[Directions]
Beneath this task are records; count how many lines include the string "align" and answer with that number alone.

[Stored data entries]

____

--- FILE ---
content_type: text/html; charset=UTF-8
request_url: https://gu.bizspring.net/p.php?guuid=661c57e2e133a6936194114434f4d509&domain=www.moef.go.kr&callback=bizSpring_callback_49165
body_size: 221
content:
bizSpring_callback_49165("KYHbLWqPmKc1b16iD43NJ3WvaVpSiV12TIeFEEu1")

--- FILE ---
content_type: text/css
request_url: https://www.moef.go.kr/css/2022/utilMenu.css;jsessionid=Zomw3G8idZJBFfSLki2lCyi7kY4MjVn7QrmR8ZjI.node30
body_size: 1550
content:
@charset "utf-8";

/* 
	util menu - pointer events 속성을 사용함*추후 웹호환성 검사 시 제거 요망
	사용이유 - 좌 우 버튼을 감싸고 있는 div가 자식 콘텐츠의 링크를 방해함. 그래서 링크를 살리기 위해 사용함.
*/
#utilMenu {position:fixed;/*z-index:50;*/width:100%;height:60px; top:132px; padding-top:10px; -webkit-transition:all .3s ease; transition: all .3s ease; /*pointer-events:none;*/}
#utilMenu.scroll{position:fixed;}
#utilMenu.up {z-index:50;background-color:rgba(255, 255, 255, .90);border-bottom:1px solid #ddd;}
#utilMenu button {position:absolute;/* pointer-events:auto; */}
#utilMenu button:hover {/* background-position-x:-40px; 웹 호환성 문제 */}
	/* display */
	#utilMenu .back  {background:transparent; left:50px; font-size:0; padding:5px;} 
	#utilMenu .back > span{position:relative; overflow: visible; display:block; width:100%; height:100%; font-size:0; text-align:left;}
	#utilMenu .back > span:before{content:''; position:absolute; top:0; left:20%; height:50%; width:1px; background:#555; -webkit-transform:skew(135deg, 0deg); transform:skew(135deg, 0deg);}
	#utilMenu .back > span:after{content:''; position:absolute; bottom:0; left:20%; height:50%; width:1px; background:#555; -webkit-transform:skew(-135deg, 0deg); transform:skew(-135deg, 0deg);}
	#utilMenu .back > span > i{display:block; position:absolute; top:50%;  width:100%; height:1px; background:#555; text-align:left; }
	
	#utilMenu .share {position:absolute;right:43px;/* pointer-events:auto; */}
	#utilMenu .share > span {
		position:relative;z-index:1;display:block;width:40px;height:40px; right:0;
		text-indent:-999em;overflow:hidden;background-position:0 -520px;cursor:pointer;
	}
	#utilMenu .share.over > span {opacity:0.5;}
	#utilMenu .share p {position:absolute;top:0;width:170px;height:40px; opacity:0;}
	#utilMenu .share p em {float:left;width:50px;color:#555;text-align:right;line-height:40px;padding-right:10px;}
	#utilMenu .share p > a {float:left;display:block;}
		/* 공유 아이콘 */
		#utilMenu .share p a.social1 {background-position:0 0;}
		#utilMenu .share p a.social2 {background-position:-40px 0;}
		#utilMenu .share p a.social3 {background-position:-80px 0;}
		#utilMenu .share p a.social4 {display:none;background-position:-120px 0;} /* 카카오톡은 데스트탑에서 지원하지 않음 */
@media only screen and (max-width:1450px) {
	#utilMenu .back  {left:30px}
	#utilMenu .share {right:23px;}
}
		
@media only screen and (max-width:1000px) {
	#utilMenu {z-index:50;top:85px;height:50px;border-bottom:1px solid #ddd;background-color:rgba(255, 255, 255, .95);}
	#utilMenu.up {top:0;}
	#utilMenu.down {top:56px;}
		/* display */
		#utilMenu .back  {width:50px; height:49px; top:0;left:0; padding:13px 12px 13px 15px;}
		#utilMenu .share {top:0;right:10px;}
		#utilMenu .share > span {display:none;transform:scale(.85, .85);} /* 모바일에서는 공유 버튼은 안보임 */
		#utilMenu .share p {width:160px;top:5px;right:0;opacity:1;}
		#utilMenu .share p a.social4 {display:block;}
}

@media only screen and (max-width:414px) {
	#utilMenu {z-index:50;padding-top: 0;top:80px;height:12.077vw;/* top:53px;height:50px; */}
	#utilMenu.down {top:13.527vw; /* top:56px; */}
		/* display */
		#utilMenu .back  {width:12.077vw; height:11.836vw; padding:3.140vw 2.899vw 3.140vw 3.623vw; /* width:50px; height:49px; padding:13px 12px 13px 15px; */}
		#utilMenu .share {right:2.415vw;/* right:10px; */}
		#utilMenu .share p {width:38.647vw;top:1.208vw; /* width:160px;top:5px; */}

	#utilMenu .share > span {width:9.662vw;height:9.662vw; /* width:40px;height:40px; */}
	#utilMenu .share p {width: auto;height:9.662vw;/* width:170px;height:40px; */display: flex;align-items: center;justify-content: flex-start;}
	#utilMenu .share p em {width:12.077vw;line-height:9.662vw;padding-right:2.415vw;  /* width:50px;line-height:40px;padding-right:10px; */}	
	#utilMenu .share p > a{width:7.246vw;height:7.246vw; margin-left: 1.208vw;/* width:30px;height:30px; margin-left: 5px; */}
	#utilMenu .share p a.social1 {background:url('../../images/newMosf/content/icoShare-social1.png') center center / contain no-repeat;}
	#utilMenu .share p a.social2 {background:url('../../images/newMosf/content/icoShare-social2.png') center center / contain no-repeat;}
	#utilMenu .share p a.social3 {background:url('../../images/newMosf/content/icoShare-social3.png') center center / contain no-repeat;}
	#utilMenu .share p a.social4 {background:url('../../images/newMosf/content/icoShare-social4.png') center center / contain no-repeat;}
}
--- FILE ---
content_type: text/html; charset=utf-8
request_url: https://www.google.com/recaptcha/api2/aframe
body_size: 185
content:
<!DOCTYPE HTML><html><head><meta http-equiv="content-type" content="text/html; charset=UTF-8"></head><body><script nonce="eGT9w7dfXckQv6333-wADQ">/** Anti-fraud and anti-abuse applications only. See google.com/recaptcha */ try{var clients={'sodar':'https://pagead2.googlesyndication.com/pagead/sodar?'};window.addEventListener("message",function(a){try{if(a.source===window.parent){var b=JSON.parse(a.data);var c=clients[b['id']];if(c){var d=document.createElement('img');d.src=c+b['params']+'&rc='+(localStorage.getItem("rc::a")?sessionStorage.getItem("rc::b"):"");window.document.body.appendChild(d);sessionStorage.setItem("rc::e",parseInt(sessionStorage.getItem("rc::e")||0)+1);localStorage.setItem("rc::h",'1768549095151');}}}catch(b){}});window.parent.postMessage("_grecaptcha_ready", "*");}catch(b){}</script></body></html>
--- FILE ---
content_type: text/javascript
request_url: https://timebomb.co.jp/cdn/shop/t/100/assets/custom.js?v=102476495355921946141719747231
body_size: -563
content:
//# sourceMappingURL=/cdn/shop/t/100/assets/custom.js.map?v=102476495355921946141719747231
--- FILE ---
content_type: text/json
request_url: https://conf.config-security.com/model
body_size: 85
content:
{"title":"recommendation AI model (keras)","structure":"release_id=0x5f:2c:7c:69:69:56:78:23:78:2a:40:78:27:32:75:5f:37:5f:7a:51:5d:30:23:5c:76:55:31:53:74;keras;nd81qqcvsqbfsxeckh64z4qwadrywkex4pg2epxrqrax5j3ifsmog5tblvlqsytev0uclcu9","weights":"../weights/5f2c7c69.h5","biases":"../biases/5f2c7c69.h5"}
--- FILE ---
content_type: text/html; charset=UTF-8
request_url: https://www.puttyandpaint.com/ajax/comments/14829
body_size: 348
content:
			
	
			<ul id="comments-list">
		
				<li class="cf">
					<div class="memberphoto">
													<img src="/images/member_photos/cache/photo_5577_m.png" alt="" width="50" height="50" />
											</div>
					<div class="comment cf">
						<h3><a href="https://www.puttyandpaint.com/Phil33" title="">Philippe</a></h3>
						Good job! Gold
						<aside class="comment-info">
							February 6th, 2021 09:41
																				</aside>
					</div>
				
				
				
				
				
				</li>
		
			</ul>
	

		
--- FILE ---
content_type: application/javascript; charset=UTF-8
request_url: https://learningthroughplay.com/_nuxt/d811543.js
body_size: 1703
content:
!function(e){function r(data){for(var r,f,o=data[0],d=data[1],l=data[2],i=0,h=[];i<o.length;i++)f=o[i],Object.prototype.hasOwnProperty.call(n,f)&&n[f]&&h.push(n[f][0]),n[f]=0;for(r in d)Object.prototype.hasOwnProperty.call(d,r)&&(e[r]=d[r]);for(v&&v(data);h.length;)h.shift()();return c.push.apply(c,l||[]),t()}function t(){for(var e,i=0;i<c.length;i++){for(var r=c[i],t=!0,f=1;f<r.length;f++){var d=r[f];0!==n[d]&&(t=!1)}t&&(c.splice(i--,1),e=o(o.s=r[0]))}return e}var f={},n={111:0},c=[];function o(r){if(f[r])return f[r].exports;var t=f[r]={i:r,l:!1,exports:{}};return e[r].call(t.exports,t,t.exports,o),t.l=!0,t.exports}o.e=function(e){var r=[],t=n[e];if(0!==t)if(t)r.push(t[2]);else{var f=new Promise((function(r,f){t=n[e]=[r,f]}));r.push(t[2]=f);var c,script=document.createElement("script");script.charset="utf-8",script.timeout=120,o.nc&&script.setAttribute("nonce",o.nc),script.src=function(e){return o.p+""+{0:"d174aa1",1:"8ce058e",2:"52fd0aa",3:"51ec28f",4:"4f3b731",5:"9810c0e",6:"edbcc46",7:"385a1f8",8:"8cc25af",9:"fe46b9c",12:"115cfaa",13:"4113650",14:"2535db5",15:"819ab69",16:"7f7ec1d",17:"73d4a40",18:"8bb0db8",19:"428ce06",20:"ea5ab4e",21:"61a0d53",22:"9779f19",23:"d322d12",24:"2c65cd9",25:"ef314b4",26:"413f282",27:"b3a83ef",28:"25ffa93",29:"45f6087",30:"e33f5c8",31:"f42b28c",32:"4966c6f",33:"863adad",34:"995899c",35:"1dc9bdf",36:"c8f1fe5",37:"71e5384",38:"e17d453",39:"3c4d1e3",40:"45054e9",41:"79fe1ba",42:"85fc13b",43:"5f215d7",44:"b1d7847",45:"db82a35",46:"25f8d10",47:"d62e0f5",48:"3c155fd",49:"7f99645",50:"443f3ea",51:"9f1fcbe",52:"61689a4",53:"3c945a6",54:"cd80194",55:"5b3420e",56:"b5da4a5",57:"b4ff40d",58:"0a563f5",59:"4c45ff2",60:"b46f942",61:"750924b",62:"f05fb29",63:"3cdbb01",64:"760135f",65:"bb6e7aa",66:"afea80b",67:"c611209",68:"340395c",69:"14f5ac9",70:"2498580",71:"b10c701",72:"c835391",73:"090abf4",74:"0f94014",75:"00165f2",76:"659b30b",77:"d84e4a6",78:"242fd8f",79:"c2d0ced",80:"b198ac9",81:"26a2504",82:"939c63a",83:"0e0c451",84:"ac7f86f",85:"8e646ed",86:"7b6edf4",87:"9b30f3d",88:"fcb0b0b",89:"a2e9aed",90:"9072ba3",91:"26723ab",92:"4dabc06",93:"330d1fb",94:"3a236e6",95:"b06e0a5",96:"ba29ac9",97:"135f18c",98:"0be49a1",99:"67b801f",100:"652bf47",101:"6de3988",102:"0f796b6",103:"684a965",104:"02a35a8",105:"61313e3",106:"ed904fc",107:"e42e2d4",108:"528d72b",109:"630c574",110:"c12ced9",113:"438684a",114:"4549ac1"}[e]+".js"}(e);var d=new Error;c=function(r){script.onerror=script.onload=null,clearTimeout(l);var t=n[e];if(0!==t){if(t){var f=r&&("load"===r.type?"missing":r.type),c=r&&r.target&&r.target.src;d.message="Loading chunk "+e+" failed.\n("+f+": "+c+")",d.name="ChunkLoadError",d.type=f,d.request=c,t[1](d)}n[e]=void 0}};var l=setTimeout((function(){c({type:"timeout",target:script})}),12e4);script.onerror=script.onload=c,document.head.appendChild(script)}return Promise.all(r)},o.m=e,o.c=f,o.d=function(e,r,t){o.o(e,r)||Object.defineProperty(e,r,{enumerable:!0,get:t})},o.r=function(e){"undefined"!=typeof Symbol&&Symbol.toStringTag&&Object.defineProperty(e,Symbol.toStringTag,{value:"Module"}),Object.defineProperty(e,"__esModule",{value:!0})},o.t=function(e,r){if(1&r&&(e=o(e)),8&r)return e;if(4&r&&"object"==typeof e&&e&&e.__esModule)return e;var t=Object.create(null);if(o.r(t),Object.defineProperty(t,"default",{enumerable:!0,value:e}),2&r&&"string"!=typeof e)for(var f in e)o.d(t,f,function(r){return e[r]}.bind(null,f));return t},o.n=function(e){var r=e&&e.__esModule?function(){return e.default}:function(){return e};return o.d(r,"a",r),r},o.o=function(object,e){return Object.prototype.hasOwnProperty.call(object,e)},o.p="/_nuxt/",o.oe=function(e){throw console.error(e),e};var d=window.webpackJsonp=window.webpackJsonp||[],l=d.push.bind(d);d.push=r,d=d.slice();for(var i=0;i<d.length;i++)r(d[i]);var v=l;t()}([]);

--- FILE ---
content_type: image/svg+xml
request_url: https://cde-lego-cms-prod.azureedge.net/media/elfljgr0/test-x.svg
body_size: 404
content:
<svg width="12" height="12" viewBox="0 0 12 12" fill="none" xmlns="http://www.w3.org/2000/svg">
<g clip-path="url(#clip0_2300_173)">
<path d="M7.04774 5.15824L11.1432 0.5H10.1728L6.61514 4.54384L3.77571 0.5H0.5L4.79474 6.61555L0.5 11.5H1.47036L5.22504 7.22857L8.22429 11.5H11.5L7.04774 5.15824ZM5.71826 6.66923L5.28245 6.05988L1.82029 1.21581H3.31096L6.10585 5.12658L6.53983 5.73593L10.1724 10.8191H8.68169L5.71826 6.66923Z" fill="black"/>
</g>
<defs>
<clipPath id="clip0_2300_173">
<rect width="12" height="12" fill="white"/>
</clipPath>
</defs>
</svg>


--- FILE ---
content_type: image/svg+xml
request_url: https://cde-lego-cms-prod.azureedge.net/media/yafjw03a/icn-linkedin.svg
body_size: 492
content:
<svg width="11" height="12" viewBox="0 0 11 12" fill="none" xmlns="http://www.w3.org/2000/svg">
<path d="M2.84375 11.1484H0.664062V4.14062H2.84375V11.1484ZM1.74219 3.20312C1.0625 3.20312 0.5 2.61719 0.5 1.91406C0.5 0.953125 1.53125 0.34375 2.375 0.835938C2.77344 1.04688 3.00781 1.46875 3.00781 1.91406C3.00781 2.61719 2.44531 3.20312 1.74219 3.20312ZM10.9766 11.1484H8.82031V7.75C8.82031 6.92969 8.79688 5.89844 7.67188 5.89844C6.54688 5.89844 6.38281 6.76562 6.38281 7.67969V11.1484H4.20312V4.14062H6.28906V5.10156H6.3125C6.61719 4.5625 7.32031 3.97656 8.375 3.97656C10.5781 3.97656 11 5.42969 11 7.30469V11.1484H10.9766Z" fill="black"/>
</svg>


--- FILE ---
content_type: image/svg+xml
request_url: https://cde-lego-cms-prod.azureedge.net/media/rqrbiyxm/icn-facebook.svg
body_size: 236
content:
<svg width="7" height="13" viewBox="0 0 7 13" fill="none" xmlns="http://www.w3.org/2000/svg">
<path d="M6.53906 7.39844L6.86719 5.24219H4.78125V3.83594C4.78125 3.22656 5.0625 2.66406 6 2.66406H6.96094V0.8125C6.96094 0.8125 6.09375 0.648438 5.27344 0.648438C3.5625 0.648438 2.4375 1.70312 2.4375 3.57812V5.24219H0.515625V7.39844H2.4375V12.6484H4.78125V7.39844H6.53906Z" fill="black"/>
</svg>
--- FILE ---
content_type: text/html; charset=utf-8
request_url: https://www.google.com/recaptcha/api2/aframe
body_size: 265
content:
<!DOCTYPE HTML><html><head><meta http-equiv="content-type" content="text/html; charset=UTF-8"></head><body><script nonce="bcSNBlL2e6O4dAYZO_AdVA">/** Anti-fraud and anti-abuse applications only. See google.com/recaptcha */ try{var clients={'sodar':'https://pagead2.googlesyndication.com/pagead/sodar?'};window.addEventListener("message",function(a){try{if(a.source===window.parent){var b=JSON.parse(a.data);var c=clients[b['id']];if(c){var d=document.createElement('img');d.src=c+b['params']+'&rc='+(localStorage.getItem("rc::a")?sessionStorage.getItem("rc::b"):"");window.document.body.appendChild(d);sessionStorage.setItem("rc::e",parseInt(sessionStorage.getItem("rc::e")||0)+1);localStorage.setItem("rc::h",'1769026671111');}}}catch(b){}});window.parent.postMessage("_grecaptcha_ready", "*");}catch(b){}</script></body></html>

____

[Solution]
4